The “produced commons” also includes what economists have long called “technology” or “technical knowhow.” If we imagine a giant recipe book where there is a page describing every way we know how to “cook” every good and service we make, this recipe book is also treated as part of the commons in a participatory economy.

And finally, in a participatory economy the commons includes all of the useful talents and skills people have — both as individuals and groups — that allow us to deploy all this natural and produced wherewithal to productive ends.

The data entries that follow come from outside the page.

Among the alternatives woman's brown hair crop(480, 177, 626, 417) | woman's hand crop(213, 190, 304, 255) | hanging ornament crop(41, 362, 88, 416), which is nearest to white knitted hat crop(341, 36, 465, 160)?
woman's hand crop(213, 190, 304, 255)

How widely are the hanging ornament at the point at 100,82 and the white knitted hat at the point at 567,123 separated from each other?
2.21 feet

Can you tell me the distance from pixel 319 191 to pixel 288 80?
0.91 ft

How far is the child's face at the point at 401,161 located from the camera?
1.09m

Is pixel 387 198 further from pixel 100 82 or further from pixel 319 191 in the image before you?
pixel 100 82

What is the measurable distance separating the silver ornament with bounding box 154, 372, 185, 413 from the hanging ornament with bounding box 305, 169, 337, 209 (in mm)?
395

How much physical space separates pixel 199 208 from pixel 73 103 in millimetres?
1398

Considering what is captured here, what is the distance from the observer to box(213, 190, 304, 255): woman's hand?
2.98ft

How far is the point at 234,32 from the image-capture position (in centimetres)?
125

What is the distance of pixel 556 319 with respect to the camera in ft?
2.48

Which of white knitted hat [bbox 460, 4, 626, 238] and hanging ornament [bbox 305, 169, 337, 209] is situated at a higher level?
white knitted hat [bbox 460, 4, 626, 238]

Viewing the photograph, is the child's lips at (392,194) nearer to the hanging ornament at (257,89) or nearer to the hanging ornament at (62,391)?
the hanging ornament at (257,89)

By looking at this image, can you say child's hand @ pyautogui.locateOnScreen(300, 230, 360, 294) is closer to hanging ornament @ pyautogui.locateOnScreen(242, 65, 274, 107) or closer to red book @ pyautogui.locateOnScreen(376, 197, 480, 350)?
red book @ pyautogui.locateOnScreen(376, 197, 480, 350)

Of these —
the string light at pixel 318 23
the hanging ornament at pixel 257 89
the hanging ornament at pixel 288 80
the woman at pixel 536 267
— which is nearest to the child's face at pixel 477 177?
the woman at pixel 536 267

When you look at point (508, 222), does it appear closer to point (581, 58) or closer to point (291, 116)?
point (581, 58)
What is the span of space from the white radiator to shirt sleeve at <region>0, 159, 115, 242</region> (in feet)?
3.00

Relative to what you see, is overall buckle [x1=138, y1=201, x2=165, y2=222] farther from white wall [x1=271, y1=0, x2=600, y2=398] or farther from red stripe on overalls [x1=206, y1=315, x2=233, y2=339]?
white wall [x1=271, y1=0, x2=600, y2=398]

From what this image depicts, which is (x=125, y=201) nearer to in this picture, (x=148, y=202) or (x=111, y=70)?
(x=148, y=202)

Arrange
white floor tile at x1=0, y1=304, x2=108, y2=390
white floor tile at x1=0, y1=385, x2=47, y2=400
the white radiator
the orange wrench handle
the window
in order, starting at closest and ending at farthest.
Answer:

Mainstream economists refer to this as “human capital,” and some development economists now add the category “social capital” to describe aspects that cannot be identified with particular individuals.

In short, a participatory economy treats everything we need to produce our way of life – whether it be part of an expanded understanding of our natural environment, part of an increasingly complex array of useful manufactured artifacts, or part of the information and knowledge embodied in us, individually or collectively – as belonging to all of us, i.e. as part of what we might call “the modern commons.”

Food for Thought

But let me take the opportunity in closing to point out one implication that you students, who are in the process of accumulating more “human capital,” might want to mull over.

A participatory economy treats what many of you no doubt think of as yourhuman capital as part of the “modern commons.” Just as an acre of fertile bottom land that helps us grow corn is treated as part of the modern commons in a participatory economy; just as a drill press that helps us manufacture metal parts is treated as part of the modern commons in a participatory economy; just as a new computer code that helps us sort data more quickly is treated as part of the modern commons in a participatory economy; whatever natural talents and learned skills you may have that are helpful in producing goods and services of value will be treated as part of the modern commons in a participatory economy – to be used, like every other part of the modern commons, to best advantage to the benefit of all.

In a participatory economy extra effort or sacrifice will earn you extra consumption rights, but simply being more talented or educated than someone else will not.

Before I lose my entire audience, I hasten to add that all education and training people receive in a participatory economy will be free of charge and accompanied by living stipends – i.e. there will be no student debt! And if you are not accepted into some education program you apply to because others are deemed more qualified, while you will no doubt be disappointed, at least your rejection will not adversely affect your expected lifetime earnings!


[1] Those interested can find an exposition of this exercise in my book, Green Economics: Confronting the Environmental Crisis (M.E. Sharpe, 2011).

[2] Those interested in a fuller explanation of how a participatory economy works that requires no formal economic training should read Of the People: By the People: The Case for a Participatory Economy (AK Press, 2012).

[3] Any interested in these technical issues should see chapter 5 in Albert and Hahnel, The Political Economy of Participatory Economics (Princeton University Press, 1991), “Socialism As It Was Always Meant to Be,” Review of Radical Political Economics (24, 3&4), Fall and Winter 1992: 46-66, “Participatory Planning,” Science & Society (56, 1), Spring 1992: 39-59, and Hahnel,  “Wanted: A Pollution Damage Revealing Mechanism,” forthcoming in the Eastern Economic Journal.